27

14.5K 648 38
                                    

Warning!
Bukan ada adegan ++, tetapi terdapat unsur kekerasan dalam cerita.

——————

Wiwik menunjukkan senyum miringnya—tanda ketidak-sukaannya kepada Aileen. "Kamu tidak ingat dengan saya?"

Aileen mencerna pertanyaan wanita tua itu. Tidak ingat dengan saya? Apa ia pernah bertemu? Tetapi siapa? Aileen tak ingat sama sekali. "Maaf, anda siapa ya." Sebisa mungkin Aileen berucap lembut.

"Pikun sekali kamu." Wiwik tertawa remeh. "Saya ingat! Kamu itu Dila, bukan?"

Deg!

Dila.

Dila adalah nama panggilannya dahulu, sebelum kejadian yang membuatnya trauma terjadi.

Aileen memilin tangan takut, apa kejadian dahulu akan terulang kembali. Orang-orang memanggilnya pembunuh, dijauhi semua orang, bahkan mungkin ia akan dilempari telur ayam busuk lagi.

Jika memang semua itu akan terjadi. Lalu siapa orang yang akan melindunginya, membelanya bahwa yang dituduhkan mereka tidak benar, memeluk tubuhnya yang rapuh, menghapus air matanya dengan lembut. Siapa?

Tidak ada siapa-siapa.

Sekarang otangtua-nya sudah pergi, meninggalkan segala kenangan indah dalam keluarga kecilnya. Meninggalkan seorang anak, kini sedang beranjak dewasa.
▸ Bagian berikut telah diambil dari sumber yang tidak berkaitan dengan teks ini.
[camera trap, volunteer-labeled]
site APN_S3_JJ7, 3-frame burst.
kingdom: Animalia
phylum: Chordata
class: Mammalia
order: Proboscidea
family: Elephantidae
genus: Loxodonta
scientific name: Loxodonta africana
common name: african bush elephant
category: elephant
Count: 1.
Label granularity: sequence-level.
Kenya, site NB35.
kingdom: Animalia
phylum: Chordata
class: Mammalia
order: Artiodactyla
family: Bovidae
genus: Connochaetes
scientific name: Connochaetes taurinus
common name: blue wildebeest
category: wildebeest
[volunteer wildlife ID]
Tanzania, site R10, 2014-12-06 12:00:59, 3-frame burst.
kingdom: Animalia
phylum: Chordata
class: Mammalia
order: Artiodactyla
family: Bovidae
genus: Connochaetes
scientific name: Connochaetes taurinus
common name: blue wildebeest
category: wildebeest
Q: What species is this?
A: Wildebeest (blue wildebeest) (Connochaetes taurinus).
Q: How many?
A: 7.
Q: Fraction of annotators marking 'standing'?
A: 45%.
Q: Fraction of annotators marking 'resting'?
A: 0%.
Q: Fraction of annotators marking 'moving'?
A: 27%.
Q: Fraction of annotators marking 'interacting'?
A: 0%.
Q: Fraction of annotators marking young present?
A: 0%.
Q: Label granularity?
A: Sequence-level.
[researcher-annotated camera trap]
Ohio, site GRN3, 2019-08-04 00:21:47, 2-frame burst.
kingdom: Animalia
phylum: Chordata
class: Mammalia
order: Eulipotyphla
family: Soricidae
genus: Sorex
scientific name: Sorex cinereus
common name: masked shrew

Aileen tak mampu membayangkan jika itu akan terjadi. Apakah ia harus kembali keruangan itu lagi?

Tidak. Aileen tak mampu membenci tempat itu.

Wiwik mendekati Aileen, tangannya bergerak tepat didepan kening Aileen. "Kamu itu, Dila. Orang yang telah membunuh cucu saya!"

Tubuh Aileen menegang. Pelipisnya dibanjiri keringat dingin, tangannya bergemetar, detak jantungnya berdetak tidak normal. "B-bukan, s-saya bukan pembunuh!"

Wiwik menatap Aileen sinis. "Mana ada maling ngaku, bisa-bisa penjara penuh mendadak."

Aileen menggeleng kepala kuat. "Saya bukan pembunuh!" Ucapnya lantang.

"KAMU ORANG YANG BUNUH CUCU SAYA, MARLUK!"

Satu tetes air mata jatuh membasahi pipi Aileen. "Saya berani sumpah, Saya tidak membunuh Marluk!" Sebelah tangan Aileen mengepal sebagai penguat diri.

"Alah, tidak usah bohong kamu. Jika waktu itu kamu cukup umur untuk dipenjarakan, saya tidak akan segan-segan beri hukuman mati buat kamu." Mata Wiwik memerah, tak luput dengan wajahnya merah padam. "Kamu harus merasakan seperti Marluk."

Mendengar suara bising bersumber dari ruang tamu. Lerin membawa Arvin keluar kamar menggunakan kursi roda. "Kenapa teriak-teriak oma?" Tanya Arvin penasaran. "Dan kenapa ada nama Marluk disana."

Aileen menundukkan kepala, sambil meremas tangannya sendiri. Sedangkan oma Wiwik memandang Aileen dengan tatapan jijik.

"Dia." Wiwik menunjuk Aileen menggunakan jari telunjuknya. "Dia itu Dila, orang yang sudah bunuh Marluk."